Spatial data with pictures.
● ● ● ● ● ● ●

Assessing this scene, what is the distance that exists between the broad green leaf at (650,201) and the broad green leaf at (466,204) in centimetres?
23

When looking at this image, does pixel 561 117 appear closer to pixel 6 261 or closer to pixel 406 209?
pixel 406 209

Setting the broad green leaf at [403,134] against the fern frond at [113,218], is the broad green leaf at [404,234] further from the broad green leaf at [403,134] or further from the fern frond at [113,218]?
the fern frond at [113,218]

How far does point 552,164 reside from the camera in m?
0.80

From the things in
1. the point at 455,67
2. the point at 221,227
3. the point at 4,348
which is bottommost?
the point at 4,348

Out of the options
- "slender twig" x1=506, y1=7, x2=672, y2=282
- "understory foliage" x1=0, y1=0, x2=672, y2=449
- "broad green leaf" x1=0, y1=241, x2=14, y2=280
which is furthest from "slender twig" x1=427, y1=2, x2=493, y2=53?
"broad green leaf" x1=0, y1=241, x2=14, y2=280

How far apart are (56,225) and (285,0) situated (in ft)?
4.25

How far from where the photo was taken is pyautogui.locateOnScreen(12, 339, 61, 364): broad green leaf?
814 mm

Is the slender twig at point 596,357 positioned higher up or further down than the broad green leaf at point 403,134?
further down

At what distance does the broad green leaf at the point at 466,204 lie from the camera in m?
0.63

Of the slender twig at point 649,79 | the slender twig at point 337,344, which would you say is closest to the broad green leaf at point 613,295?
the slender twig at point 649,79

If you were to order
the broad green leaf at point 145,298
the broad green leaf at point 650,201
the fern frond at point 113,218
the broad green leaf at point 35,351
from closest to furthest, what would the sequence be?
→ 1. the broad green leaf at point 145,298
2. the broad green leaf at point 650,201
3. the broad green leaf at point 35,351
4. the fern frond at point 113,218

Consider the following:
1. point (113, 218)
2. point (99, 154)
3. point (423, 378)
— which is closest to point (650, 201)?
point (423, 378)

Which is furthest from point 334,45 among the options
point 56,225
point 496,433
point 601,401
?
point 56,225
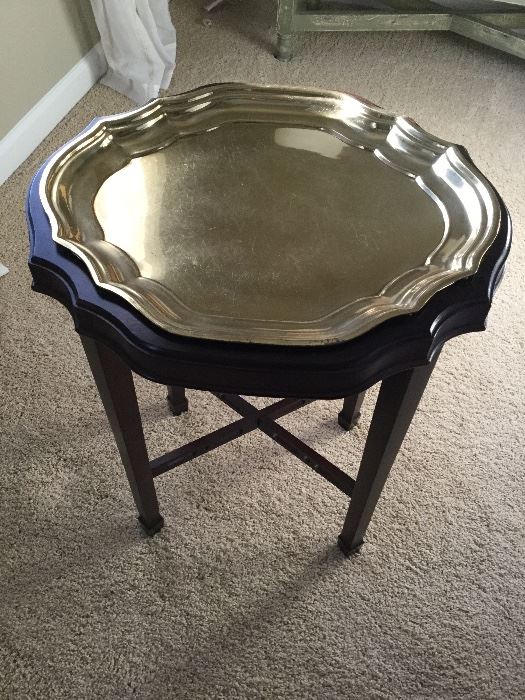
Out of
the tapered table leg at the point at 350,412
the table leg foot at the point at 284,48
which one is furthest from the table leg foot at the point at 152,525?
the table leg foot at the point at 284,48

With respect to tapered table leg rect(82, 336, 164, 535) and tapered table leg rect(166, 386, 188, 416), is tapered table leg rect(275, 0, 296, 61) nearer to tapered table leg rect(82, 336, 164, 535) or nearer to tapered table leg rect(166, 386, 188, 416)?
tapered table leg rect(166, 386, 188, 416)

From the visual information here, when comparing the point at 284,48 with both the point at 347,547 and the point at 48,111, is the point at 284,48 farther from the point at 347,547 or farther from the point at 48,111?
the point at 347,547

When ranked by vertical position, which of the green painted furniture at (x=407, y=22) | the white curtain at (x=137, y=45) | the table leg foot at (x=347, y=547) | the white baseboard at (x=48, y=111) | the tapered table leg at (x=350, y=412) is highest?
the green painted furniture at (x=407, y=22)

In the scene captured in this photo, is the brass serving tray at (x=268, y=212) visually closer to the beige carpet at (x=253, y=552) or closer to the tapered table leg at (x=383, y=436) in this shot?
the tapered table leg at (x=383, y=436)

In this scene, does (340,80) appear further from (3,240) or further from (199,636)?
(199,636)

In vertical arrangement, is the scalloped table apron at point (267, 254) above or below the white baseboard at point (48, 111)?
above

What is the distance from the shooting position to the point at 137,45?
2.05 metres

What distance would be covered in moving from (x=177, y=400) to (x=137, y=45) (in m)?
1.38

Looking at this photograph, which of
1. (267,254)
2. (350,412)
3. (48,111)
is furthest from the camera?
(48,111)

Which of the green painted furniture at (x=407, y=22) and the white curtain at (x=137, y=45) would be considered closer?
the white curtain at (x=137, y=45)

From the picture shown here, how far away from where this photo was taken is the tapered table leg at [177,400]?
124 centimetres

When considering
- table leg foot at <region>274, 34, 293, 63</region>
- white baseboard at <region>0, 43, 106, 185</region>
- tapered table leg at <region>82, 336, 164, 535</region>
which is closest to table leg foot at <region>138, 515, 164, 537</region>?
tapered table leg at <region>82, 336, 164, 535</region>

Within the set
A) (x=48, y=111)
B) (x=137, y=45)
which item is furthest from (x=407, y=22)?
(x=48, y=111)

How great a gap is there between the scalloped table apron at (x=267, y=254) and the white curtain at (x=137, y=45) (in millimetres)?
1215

● ● ● ● ● ● ●

WRITTEN PROBLEM.
Quote all the records verbatim, dropping any pictures from your copy.

OUTPUT FOR THIS TASK.
Assessing this scene, what is the distance that exists between the broad green leaf at (650,201) and the broad green leaf at (466,204) in centimetres?
23

When looking at this image, does pixel 561 117 appear closer to pixel 6 261 or closer to pixel 406 209?
pixel 406 209

Setting the broad green leaf at [403,134] against the fern frond at [113,218], is the broad green leaf at [404,234] further from the broad green leaf at [403,134] or further from the fern frond at [113,218]?
the fern frond at [113,218]

How far does point 552,164 reside from the camera in m?
0.80

From the things in
1. the point at 455,67
2. the point at 221,227
3. the point at 4,348
which is bottommost?
the point at 4,348

Out of the options
- "slender twig" x1=506, y1=7, x2=672, y2=282
- "understory foliage" x1=0, y1=0, x2=672, y2=449
- "broad green leaf" x1=0, y1=241, x2=14, y2=280
which is furthest from "slender twig" x1=427, y1=2, x2=493, y2=53?
"broad green leaf" x1=0, y1=241, x2=14, y2=280

How far apart are (56,225) and (285,0) situated (in ft)?
4.25

How far from where the photo was taken is pyautogui.locateOnScreen(12, 339, 61, 364): broad green leaf?
814 mm

Is the slender twig at point 596,357 positioned higher up or further down than the broad green leaf at point 403,134?
further down

At what distance does the broad green leaf at the point at 466,204 lie from the camera in m?
0.63

Of the slender twig at point 649,79 | the slender twig at point 337,344, which would you say is closest to the broad green leaf at point 613,295?
the slender twig at point 649,79

If you were to order
the broad green leaf at point 145,298
the broad green leaf at point 650,201
the fern frond at point 113,218
the broad green leaf at point 35,351
from closest to furthest, what would the sequence be?
→ 1. the broad green leaf at point 145,298
2. the broad green leaf at point 650,201
3. the broad green leaf at point 35,351
4. the fern frond at point 113,218

Consider the following:
1. point (113, 218)
2. point (99, 154)
3. point (423, 378)
— which is closest to point (650, 201)?
point (423, 378)

Which is furthest from point 334,45 among the options
point 56,225
point 496,433
point 601,401
?
point 56,225
Out of
the tapered table leg at the point at 350,412
the table leg foot at the point at 284,48
which one is furthest from the table leg foot at the point at 152,525?
the table leg foot at the point at 284,48

With respect to tapered table leg rect(82, 336, 164, 535) and tapered table leg rect(166, 386, 188, 416), is tapered table leg rect(275, 0, 296, 61) nearer to tapered table leg rect(82, 336, 164, 535) or nearer to tapered table leg rect(166, 386, 188, 416)?
tapered table leg rect(166, 386, 188, 416)

From the visual information here, when comparing the point at 284,48 with both the point at 347,547 and the point at 48,111, is the point at 284,48 farther from the point at 347,547 or farther from the point at 48,111?
the point at 347,547

When ranked by vertical position, which of the green painted furniture at (x=407, y=22) | the white curtain at (x=137, y=45) | the table leg foot at (x=347, y=547) | the white baseboard at (x=48, y=111) | the tapered table leg at (x=350, y=412) is highest?
the green painted furniture at (x=407, y=22)

In the scene captured in this photo, is the brass serving tray at (x=268, y=212) visually closer to the beige carpet at (x=253, y=552) or closer to the tapered table leg at (x=383, y=436) in this shot?
the tapered table leg at (x=383, y=436)

In this scene, does (340,80) appear further from (3,240) or further from (199,636)?
(199,636)

In vertical arrangement, is the scalloped table apron at point (267, 254) above or below the white baseboard at point (48, 111)?
above

What is the distance from the shooting position to the point at 137,45?
2.05 metres

What distance would be covered in moving from (x=177, y=400) to (x=137, y=45) (in m)?
1.38

Looking at this photograph, which of
1. (267,254)
2. (350,412)
3. (48,111)
is furthest from the camera?
(48,111)

Which of the green painted furniture at (x=407, y=22) and the white curtain at (x=137, y=45) would be considered closer?
the white curtain at (x=137, y=45)

From the picture shown here, how far away from where this photo was taken is the tapered table leg at [177,400]?
124 centimetres

When considering
- table leg foot at <region>274, 34, 293, 63</region>
- white baseboard at <region>0, 43, 106, 185</region>
- tapered table leg at <region>82, 336, 164, 535</region>
which is closest to table leg foot at <region>138, 515, 164, 537</region>?
tapered table leg at <region>82, 336, 164, 535</region>

Within the set
A) (x=48, y=111)
B) (x=137, y=45)
which item is furthest from (x=407, y=22)?
(x=48, y=111)

How great a gap is there between the scalloped table apron at (x=267, y=254) and the white curtain at (x=137, y=45) (in millimetres)?
1215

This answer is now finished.